Так вот, у меня для тебя сюрприз, сука: не закончатся бабки! Только не у меня!
Опять накатывает злость, которую я уже нихера не могу контролировать. Да и не пытаюсь.
Москва за окнами равнодушно смотрит на мою перекошенную физиономию и так же равнодушно подставляет зад, чтоб я ее поимел. В очередной раз.
— Босс…
Вася, сучонок. Пришел. Я не поворачиваюсь.

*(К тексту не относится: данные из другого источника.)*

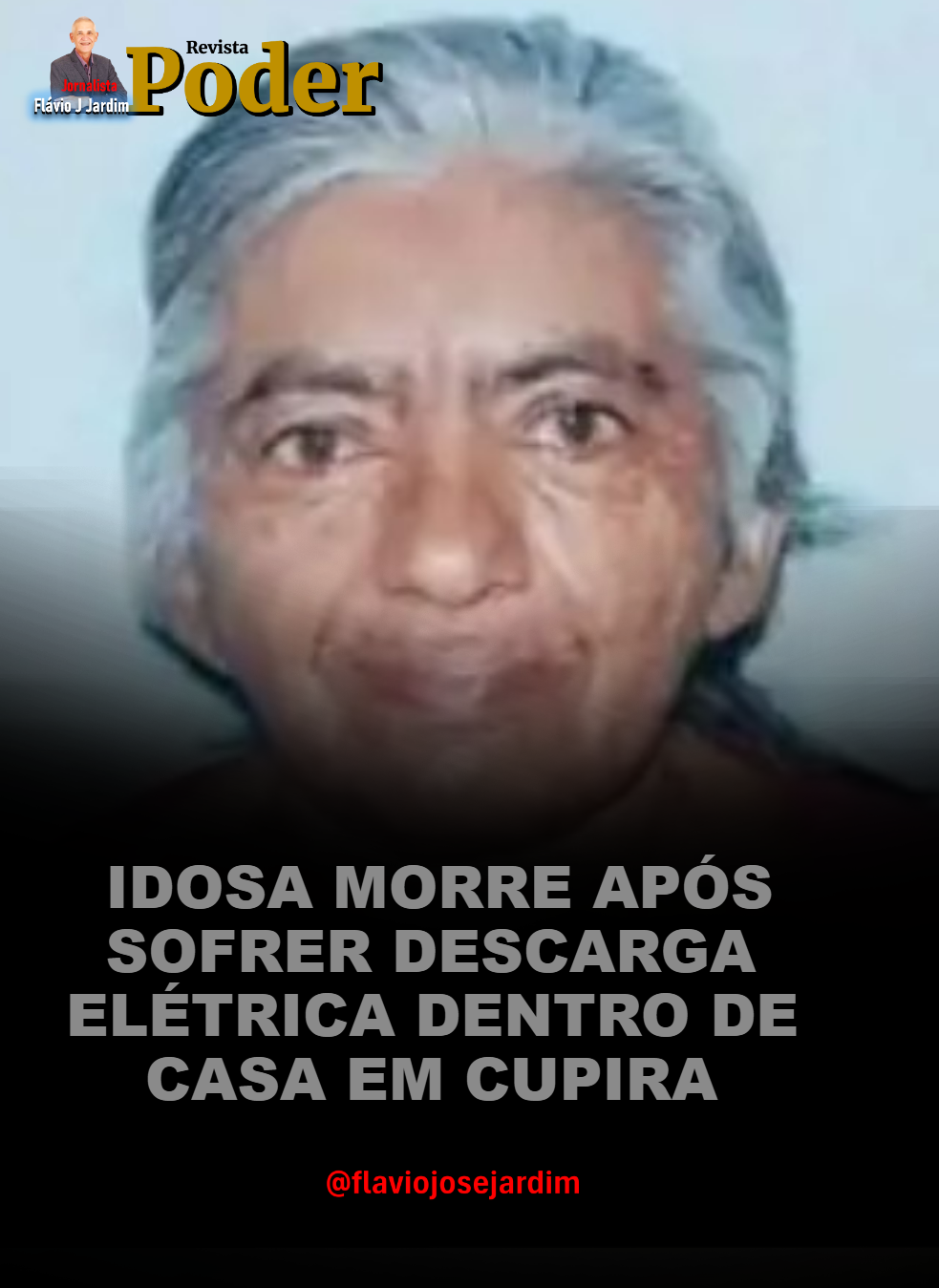 IDOSA MORRE APÓS SOFRER DESCARGA ELÉTRICA DENTRO DE CASA EM CUPIRA
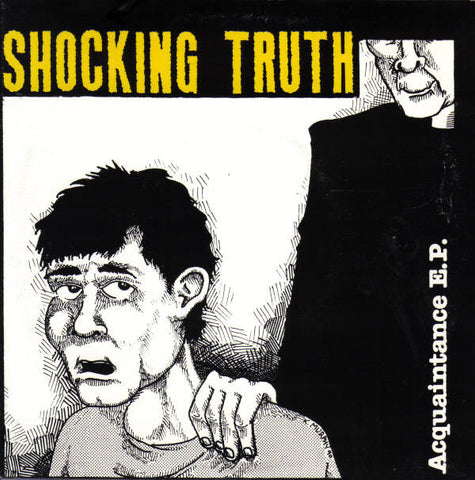 Shocking Truth - Acquaintance E.P. (7", EP, Yel) - USED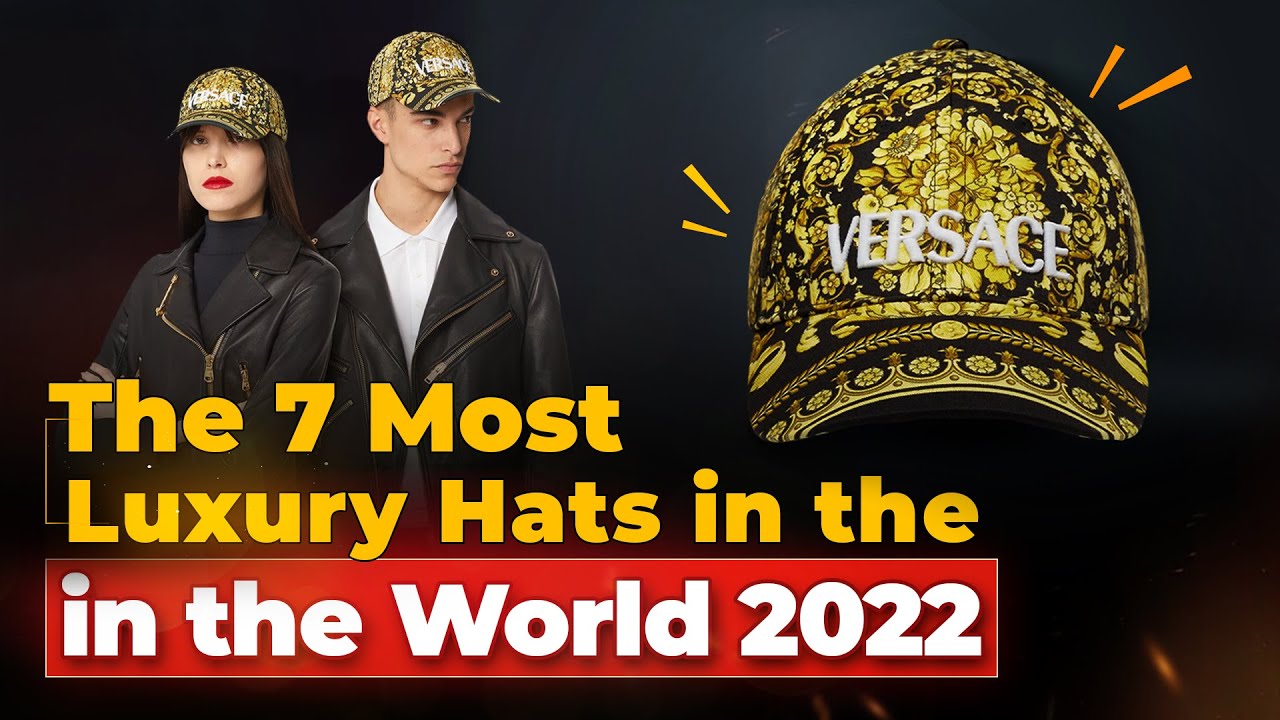 The most luxury hats in the world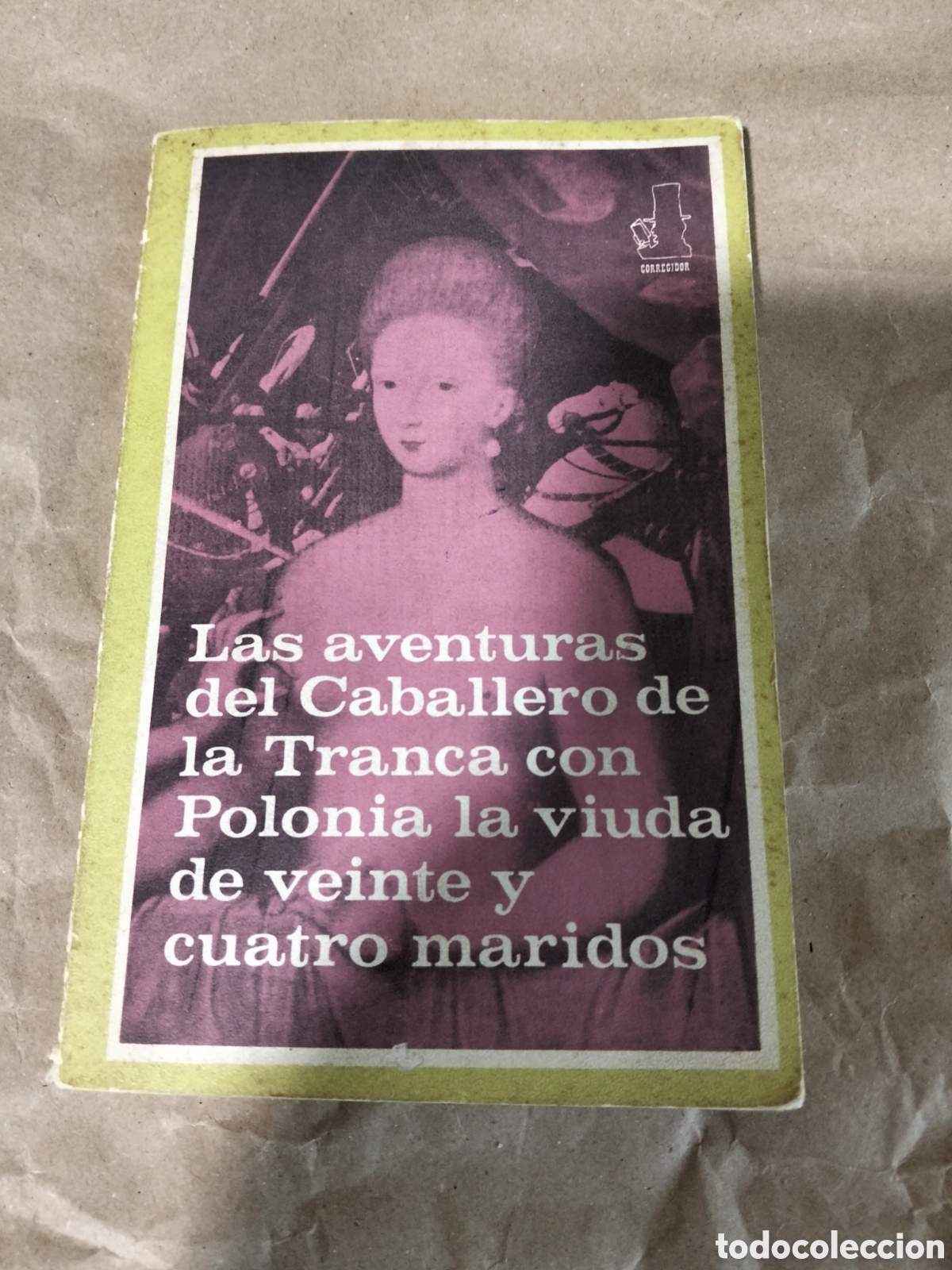 Libros de segunda mano: Las aventuras del Caballero de la tranca con polonia la viuda de veinte y cuatro maridos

Пусть говорит и уеб**ет. Я тут на шлюху любуюсь. На тварь, утащившую самое дорогое. Спрятавшую где-то. Тварь.
— По «Глобалу»…
— Похер. Передай Ремневу. Пусть раскатывает.
— Ремнев до вас не дозвонится. Ни по прямому. Ни по какому.
— И тебя, типа, парламентером послали?
Сопение.
Значит, его.
Знают, кого пнуть перед собой. Стратеги.
— Ладно. Пусть заходит.
Ремнев является не один, а с группой поддержки.
Лысый привычно скалится, почесывает щеку. Разваливается в кресле, без разрешения.
Ремнев косится неодобрительно, но ничего не говорит.
— Босс…
— Олег, давай по-быстрому. Я же тебе по «Глобалу» все сказал.